Today, I want to offer the fourth of my recommendations to reform U.S. surface transportation policy. I advise eliminating federal-aid gas tax funding for all non-highway uses.
The federal highway transportation program is structured as a users-pay/users-benefit system with fuel taxes funding construction and maintenance of the Interstate and national highway system. Over the last 30 years, the program has diverted an increasing percentage of its funds to transit, bicycling, walking, smart growth, transportation museums, weed removal and other non-federal transportation purposes. While these programs have value, they also reduce the funding available for federal aid to highways; this has jeopardized interstate commerce. Eliminating federal aid funding for all non-highway uses will return the federal highway program to a users-pay/users-benefit program that spends limited resources on the most critical infrastructure.
U.S. government policy is based on the principle of federalism where the federal and state government share legislative responsibilities. In transportation, the federal government funds interstate passenger and goods movement using federal aid highways, aviation, inland waterways, and ports. Traditionally, other transportation modes have been funded by state and local governments. While transit and active transportation are important in certain states and regions, such systems are not federal in nature and should not be funded by the federal government. Most local governments and some states provide substantial funding for transit. Federal government funding makes up less than 30% of the revenue for the most important transit agencies such as the New York Metropolitan Transportation Authority. The funding of these modes from federal aid amounts to a cross-subsidy from highway users to other modes.
Federal transportation funding is limited. With little bipartisan interest in increasing the gas tax or embracing an alternate funding mechanism coupled with increasing vehicle fuel efficiency, federal gas tax receipts must be targeted as effectively as possible. Fuel tax diversions significantly reduce funding for highways.
While transit is important in many communities, it should be funded by farebox revenue and with supplementary local funding that does not come from federal roadway funding. U.S. transportation policy is predicated on a users-pay/users-benefit system. Potential funding sources for transit include local general tax revenue and value capture. (Value capture uses increases in land values resulting from highway and transit projects to finance infrastructure improvements.)

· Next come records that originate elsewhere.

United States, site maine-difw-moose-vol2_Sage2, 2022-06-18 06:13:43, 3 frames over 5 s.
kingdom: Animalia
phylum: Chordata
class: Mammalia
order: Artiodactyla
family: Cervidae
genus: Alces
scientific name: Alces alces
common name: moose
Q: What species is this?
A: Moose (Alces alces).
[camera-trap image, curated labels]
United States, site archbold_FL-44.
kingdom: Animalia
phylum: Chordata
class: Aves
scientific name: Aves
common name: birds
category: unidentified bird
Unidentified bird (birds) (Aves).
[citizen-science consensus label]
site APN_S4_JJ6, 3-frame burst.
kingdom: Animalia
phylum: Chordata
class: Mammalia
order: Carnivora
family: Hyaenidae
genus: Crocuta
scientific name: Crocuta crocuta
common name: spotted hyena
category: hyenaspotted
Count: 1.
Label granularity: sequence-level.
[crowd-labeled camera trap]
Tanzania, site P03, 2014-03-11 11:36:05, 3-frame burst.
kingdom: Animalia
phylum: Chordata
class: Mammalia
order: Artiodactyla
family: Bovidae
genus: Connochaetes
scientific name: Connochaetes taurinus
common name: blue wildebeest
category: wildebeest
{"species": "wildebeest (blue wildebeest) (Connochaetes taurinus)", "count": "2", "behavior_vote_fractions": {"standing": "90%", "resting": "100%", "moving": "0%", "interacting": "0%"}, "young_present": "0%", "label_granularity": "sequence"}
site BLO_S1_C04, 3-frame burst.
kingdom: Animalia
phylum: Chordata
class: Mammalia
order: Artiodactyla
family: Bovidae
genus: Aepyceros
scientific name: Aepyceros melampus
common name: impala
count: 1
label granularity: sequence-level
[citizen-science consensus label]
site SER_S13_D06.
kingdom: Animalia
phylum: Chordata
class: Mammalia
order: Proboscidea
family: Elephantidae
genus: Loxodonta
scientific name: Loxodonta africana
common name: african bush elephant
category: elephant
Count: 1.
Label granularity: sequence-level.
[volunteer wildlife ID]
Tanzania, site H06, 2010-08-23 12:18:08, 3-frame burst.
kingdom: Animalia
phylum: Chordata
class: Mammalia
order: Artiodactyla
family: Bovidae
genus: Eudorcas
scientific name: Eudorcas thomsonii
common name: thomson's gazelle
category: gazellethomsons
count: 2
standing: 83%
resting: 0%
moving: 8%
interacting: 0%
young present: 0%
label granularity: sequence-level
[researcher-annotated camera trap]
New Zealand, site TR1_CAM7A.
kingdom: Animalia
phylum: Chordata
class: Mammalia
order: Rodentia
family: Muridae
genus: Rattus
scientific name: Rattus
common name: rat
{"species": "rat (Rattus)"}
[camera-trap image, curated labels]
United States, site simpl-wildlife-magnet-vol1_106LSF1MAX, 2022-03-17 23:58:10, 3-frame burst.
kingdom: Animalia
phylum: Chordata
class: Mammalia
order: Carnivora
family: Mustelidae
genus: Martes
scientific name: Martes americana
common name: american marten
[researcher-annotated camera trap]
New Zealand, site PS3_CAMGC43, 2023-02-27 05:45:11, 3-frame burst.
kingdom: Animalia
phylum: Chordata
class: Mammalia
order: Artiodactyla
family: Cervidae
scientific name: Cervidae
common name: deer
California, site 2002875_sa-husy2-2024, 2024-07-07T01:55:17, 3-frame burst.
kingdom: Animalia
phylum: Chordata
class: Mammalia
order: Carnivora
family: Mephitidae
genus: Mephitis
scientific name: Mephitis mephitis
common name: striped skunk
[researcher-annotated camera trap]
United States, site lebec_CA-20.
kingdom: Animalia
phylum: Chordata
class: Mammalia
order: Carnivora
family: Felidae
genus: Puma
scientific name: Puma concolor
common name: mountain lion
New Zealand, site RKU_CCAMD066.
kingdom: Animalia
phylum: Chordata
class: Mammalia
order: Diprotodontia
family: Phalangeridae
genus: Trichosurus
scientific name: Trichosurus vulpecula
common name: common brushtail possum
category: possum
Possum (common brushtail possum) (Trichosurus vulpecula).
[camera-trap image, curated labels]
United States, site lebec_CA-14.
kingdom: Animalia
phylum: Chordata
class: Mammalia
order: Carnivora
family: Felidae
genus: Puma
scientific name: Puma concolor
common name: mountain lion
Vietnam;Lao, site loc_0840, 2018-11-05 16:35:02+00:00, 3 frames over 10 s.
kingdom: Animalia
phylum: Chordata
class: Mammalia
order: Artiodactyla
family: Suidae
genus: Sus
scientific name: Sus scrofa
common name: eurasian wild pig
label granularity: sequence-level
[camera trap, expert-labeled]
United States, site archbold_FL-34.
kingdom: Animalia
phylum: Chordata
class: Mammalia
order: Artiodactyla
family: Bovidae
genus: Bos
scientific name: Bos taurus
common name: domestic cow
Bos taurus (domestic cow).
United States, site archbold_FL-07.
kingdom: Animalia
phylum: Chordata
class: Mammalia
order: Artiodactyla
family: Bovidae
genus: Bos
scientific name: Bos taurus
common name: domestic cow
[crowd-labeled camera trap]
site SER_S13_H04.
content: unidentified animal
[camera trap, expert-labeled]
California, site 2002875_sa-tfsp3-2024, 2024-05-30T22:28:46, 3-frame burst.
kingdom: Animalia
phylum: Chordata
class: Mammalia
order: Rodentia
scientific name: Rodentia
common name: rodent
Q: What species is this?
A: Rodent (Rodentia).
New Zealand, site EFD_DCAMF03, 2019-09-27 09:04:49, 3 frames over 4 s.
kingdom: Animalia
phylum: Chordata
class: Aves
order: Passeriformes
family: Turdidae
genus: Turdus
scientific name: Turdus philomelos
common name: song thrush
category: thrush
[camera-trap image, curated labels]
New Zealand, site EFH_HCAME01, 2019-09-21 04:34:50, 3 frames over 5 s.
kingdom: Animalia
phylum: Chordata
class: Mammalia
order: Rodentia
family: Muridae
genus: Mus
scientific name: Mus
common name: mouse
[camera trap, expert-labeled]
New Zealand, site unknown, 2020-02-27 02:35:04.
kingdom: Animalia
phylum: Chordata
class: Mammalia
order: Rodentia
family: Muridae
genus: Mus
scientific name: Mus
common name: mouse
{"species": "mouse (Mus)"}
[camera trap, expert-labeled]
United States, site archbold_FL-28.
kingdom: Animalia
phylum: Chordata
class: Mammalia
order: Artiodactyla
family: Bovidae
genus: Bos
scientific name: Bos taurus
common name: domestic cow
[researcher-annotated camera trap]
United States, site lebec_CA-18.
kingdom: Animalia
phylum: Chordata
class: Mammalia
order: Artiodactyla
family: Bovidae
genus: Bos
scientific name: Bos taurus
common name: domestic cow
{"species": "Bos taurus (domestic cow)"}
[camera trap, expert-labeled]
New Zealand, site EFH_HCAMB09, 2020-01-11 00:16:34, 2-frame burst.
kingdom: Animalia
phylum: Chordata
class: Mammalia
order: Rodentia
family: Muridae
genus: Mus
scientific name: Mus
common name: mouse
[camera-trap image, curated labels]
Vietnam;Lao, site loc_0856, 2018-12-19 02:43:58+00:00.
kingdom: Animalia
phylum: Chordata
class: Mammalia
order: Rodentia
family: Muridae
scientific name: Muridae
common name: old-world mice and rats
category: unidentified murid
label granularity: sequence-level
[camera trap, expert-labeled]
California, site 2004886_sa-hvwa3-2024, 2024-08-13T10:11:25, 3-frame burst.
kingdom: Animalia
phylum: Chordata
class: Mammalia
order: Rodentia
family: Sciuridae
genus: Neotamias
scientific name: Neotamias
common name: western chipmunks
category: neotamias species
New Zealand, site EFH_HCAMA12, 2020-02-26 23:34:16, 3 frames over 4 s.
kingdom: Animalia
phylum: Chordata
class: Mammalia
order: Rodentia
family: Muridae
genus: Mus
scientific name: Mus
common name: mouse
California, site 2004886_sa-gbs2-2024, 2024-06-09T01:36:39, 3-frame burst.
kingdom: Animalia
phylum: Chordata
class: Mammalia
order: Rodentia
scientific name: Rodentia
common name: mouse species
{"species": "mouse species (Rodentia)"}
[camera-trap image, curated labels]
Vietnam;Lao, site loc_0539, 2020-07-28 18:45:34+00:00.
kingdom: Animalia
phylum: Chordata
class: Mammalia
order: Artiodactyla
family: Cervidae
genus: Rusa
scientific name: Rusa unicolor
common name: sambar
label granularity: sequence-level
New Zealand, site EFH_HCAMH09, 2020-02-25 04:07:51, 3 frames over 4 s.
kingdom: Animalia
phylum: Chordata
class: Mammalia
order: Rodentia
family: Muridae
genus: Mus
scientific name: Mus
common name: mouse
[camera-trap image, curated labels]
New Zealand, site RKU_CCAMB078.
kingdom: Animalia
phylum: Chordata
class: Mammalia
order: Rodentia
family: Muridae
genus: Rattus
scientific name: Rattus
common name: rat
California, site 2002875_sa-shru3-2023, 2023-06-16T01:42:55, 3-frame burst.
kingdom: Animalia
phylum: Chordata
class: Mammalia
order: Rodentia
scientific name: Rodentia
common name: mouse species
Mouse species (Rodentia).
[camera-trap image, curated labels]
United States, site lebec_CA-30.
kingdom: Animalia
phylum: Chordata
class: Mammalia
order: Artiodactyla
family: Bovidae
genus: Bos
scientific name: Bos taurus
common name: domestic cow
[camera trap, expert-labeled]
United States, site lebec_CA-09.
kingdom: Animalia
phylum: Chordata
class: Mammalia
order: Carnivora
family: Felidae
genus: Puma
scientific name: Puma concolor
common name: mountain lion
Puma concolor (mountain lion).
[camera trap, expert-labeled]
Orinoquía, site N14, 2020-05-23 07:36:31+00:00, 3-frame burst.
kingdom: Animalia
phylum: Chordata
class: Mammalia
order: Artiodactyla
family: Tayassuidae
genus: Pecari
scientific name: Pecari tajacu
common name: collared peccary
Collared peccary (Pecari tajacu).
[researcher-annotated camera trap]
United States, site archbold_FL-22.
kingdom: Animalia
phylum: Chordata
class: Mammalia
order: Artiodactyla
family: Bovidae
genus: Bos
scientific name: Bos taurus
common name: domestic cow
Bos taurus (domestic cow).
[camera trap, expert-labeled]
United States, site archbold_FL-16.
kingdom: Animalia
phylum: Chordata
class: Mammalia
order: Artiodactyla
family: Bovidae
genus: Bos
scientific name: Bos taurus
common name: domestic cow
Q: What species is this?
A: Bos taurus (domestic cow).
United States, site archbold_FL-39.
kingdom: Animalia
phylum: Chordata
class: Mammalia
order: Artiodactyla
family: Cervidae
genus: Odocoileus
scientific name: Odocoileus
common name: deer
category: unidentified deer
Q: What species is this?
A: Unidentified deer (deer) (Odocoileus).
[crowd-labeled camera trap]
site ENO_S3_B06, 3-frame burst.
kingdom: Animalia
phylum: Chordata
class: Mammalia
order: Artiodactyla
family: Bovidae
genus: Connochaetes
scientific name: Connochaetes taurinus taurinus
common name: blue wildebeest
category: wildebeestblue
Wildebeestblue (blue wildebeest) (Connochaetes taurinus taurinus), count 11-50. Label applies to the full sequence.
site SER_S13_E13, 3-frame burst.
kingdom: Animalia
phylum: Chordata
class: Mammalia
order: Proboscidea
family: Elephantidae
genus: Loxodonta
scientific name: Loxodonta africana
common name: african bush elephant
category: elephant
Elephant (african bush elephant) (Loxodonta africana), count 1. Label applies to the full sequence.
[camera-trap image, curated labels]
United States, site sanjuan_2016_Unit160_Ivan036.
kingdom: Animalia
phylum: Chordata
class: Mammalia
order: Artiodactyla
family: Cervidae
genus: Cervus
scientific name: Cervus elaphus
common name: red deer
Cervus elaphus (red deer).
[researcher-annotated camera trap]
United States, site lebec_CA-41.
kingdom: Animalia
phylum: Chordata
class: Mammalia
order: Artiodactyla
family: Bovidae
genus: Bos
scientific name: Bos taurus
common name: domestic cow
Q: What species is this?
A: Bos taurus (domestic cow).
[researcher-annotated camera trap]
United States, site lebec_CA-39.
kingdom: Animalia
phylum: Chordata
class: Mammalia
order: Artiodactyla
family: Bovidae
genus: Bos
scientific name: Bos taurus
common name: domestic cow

This change could devote more revenue to highways. Assuming all non-roadway funds are dedicated back to roadways, under Moving Ahead for Progress in the 21st Century (MAP-21) transit receives approximately $11 billion per year. Additionally, there is approximately $5 billion per year in highway funding that is flexed to transit, bicycling, walking or non-transportation purposes. This totals $16 billion in additional highway funding per year, or about 1/3 of federal gasoline taxes.